My eldest impressed me with her regular tending of the plants, and the health of our seedlings became a regular discussion around the dinner table: how tall they’d grown, how much they’d spread, and how we were training them and gently guiding them up and around the bamboo stakes, giving each strand room to grow and space to receive sunlight.
Our spirits grew along with the seedlings. Our confidence grew stronger. Within a few weeks, we discovered fragile white flowers, which transformed into firm green, then red, tomatoes.
What a success! Our efforts were rewarded by an outstanding crop – forget a hundred cherry tomatoes; we lost count after clearly exceeding that amount.
With the pot strategically placed outside the garage door, where we could not miss it as we left and returned home, we remembered to water and check on our plants (a definite improvement on our previous efforts). And the girls found a new pastime when coming home from school: eating the tomatoes off the vine. At first, our toddler would indiscriminately pick the green tomatoes, plucking them with all her might and threatening to break off branches in the process. But she quickly discovered, with patient guidance from her sister and me, that the red ones were much sweeter.
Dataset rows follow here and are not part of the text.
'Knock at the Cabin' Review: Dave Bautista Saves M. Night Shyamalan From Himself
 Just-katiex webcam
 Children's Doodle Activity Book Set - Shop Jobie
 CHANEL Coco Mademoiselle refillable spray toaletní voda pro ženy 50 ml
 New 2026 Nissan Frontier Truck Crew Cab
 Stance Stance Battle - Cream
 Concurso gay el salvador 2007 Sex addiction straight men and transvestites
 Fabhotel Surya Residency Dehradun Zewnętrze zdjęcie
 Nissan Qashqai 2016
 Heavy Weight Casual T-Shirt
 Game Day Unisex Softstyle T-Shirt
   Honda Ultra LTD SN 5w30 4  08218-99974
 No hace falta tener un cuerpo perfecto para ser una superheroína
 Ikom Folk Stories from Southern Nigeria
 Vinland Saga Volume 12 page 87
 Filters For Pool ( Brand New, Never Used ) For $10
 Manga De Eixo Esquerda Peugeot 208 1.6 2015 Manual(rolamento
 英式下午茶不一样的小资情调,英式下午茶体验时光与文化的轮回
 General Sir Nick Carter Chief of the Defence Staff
Her fine-motor skills developed, and so did her tastebuds! In fact, she soon found the perfect spot to indulge in her new pastime – hidden in the now-huge tomato plants, she would squeeze in between the large pot and the garage wall to devour any red bauble she could find, throwing us cheeky glances at intervals through the downy leaves, and eventually coming out of her hideaway with tell-tale juicy stains on her cheeks and top.
So, did we manage to balance our busy lives with a healthier and more self-sufficient lifestyle? Somewhat.
I am glad that we stuck to our goals despite our initial failures, and that we have finally succeeded in bringing more home-grown food into our diet, even on a small scale. The girls have developed skills at tending plants and now love to choose the next crop to grow.
The downside? Having tasted the sunripened, home-grown variety, they now refuse to eat store-bought tomatoes. And I don’t blame them.